Dura lex sed lex. “La loi est dure mais c’est la loi.” La locution latine aurait inspiré le nom de l’entreprise lors du rachat de la Société des verreries de La Chapelle-Saint-Mesmin par Saint-Gobain (qui a inventé le verre trempé) en 1934. Le nom est déposé en 1945 quand l’usine se destine à la production de gobelets, dont deux modèles sont entrés dans l’imaginaire collectif : le Gigogne (celui de la cantine), plutôt rond, et le Picardie. Celui-ci s’exporte et apparaît même en mission spéciale, au cinéma, chez James Bond : l’agent secret qui, lui aussi, résiste à tout, s’enfile deux whiskys dans Quantum of Solace puis Skyfall.
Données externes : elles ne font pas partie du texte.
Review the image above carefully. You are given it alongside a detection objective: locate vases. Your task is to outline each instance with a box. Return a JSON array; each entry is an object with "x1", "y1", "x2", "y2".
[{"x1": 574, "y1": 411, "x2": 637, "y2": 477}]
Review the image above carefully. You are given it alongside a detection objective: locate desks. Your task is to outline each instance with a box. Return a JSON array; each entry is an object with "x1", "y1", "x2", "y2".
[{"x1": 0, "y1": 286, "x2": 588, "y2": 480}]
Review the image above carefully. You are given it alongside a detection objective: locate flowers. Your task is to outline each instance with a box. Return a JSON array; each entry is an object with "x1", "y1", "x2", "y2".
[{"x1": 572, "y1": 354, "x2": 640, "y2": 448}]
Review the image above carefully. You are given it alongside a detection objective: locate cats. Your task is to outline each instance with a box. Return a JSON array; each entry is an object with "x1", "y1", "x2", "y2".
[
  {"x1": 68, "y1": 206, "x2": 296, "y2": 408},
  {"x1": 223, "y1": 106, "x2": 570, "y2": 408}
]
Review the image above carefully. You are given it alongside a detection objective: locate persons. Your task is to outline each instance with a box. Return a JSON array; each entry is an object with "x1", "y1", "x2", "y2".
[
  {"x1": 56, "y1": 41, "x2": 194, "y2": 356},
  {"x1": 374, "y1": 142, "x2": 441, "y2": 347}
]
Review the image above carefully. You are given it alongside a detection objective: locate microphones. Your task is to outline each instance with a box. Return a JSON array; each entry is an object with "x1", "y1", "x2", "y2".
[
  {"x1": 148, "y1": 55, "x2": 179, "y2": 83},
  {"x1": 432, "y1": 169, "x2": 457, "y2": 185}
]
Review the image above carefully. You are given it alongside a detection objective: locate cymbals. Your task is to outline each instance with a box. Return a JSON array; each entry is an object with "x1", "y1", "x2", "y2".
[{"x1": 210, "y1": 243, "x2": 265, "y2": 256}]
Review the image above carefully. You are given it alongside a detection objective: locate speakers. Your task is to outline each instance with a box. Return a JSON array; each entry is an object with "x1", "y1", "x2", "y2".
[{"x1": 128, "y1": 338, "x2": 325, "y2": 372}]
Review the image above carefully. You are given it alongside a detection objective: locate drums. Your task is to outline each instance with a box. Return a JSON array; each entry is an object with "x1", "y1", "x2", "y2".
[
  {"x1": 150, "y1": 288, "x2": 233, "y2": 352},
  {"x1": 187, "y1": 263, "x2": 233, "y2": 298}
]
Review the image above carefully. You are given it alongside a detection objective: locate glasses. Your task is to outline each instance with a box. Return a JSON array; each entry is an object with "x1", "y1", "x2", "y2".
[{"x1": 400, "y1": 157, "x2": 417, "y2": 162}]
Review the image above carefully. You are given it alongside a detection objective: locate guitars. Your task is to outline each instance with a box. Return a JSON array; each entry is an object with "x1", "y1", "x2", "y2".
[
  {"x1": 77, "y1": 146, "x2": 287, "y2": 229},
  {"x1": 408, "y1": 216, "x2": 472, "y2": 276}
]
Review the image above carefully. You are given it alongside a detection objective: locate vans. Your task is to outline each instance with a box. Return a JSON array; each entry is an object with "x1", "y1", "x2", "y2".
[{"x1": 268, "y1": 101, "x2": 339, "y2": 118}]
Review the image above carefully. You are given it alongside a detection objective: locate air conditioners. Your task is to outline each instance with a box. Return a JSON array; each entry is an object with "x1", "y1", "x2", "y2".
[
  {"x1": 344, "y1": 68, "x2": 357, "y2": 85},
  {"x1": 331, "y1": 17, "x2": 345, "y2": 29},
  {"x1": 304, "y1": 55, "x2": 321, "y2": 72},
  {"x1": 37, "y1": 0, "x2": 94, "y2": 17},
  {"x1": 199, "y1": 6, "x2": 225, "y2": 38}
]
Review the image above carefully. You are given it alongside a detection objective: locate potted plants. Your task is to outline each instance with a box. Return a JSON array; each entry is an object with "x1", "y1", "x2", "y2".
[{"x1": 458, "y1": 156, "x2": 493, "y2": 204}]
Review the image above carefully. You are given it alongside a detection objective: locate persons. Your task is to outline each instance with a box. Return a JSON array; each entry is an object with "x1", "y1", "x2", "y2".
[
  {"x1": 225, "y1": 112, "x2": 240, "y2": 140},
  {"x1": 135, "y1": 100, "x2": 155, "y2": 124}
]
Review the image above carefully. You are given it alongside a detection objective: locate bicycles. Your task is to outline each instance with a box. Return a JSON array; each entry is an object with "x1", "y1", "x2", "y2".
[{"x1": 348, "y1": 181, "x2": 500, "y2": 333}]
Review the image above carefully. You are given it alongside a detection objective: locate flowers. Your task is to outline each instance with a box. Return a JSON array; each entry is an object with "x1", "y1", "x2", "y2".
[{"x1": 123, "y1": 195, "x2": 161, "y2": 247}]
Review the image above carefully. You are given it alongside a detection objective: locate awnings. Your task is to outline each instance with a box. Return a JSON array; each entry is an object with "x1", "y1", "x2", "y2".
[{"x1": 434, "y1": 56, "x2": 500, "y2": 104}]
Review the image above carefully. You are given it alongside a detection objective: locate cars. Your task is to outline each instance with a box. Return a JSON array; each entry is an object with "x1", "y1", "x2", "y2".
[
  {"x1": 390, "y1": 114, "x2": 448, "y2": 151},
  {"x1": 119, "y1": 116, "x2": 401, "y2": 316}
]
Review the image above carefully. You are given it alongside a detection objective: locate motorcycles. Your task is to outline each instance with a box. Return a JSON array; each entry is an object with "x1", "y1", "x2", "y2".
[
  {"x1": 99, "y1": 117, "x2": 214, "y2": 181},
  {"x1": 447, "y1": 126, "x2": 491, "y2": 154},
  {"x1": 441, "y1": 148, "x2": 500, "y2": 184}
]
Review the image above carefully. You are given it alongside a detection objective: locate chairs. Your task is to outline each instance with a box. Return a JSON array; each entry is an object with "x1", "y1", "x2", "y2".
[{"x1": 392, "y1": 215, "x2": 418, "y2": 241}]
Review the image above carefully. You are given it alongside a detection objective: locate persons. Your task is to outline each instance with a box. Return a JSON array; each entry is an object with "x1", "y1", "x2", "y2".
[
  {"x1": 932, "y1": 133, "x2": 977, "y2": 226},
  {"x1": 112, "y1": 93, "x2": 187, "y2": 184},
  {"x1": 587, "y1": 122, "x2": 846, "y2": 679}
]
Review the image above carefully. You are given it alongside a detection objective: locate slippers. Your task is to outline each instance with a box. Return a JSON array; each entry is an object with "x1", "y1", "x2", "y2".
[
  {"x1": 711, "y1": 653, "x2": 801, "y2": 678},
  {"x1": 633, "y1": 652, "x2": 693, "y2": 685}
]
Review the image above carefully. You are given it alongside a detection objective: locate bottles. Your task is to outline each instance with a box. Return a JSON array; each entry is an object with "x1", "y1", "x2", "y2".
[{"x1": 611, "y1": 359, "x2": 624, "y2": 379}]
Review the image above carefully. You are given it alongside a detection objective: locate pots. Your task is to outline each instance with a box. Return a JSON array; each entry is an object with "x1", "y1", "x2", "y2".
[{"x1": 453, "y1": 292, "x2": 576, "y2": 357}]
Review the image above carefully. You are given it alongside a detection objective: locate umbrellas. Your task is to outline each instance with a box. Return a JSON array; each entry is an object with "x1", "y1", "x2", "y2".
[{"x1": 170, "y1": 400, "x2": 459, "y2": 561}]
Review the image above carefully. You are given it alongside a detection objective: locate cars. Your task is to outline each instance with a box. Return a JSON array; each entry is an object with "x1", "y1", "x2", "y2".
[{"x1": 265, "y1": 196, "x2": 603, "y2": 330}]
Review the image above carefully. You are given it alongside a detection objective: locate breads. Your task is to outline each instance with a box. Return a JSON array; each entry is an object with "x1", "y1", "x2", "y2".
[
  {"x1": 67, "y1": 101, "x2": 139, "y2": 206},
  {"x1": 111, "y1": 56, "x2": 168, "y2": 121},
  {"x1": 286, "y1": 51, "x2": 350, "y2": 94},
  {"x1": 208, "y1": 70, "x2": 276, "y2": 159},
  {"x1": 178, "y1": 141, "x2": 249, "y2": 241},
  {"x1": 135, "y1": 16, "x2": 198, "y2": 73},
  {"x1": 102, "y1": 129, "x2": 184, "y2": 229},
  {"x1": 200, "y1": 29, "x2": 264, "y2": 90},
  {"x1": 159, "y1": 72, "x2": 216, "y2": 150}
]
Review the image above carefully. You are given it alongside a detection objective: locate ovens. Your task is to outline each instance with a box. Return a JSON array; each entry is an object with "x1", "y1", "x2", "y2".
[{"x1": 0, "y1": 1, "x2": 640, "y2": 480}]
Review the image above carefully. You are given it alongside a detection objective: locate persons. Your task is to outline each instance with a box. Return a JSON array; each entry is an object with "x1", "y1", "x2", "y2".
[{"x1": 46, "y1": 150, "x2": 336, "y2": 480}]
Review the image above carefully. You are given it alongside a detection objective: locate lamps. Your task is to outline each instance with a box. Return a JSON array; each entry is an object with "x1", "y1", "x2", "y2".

➤ Vous lisez actuellement la Lettre de la rédaction de Philosophie magazine. Pour la recevoir directement dans votre boîte mail, abonnez-vous ! Cette newsletter est quotidienne et gratuite.
19,8 millions en 48 heures : mission accomplie ! La somme a été cumulée en moins de temps qu’il n’en faut pour vider son verre lors de la levée de fonds lancée par Duralex, lundi 3 novembre dernier. 22 000 citoyens auraient ainsi pris le risque d’investir, là où l’État via la Banque publique d’investissement s’était montré plus frileux, rechignant à accorder un prêt. Cet engouement s’est noué autour de la volonté de soutenir le tissu industriel dans l’Hexagone, mais aussi d’une belle histoire : celle d’une entreprise reprise en 2024 sous la forme d’une société coopérative et participative (Scop), après avoir failli disparaître, sauvée de la liquidation judiciaire par ses salariés. Bref, la verrerie a réveillé le sentiment national… et ravivé une tradition philosophique, le “socialisme utopique”.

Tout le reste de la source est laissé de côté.